#### Supplied entries:
------
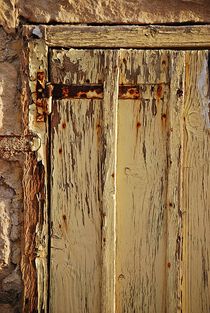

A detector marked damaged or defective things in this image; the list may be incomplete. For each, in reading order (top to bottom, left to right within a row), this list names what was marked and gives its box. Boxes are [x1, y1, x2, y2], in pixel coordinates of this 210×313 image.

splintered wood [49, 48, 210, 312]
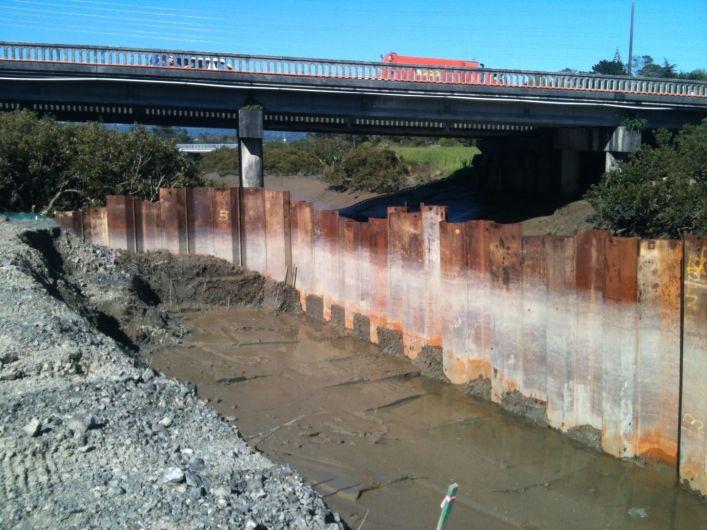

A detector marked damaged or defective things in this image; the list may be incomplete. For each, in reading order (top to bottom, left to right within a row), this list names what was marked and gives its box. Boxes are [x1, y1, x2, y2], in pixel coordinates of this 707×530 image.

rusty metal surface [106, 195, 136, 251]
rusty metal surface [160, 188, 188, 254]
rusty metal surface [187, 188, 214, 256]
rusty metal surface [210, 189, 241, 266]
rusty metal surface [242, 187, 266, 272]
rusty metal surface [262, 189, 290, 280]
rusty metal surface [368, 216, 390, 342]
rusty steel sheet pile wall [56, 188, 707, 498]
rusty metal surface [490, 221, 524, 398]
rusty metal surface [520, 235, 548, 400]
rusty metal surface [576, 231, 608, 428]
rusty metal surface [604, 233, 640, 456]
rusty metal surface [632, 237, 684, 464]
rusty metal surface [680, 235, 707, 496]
------
#### The exercise:
Rewrite the records above with every "damaged or defective" changed to "worn or broken" and everything else left as it is. Omit the pictures from your answer.

#### Response below:
A detector marked worn or broken things in this image; the list may be incomplete. For each, in reading order (top to bottom, left to right within a row), this list names what was marked and gives its box. Boxes are [x1, y1, x2, y2], in pixel coordinates of this 210×313 image.

splintered wood [49, 48, 210, 312]

A detector marked worn or broken things in this image; the list may be incomplete. For each, in reading order (top to bottom, left to right within a row), this list names what was marked and gives its box. Boxes are [x1, y1, x2, y2], in pixel coordinates of this 707×530 image.

rusty metal surface [106, 195, 136, 251]
rusty metal surface [160, 188, 188, 254]
rusty metal surface [187, 188, 214, 256]
rusty metal surface [210, 189, 241, 266]
rusty metal surface [242, 187, 266, 272]
rusty metal surface [262, 189, 290, 280]
rusty metal surface [368, 216, 390, 342]
rusty steel sheet pile wall [56, 188, 707, 498]
rusty metal surface [490, 221, 524, 398]
rusty metal surface [520, 235, 548, 400]
rusty metal surface [576, 231, 608, 428]
rusty metal surface [604, 233, 640, 456]
rusty metal surface [632, 237, 684, 464]
rusty metal surface [680, 235, 707, 496]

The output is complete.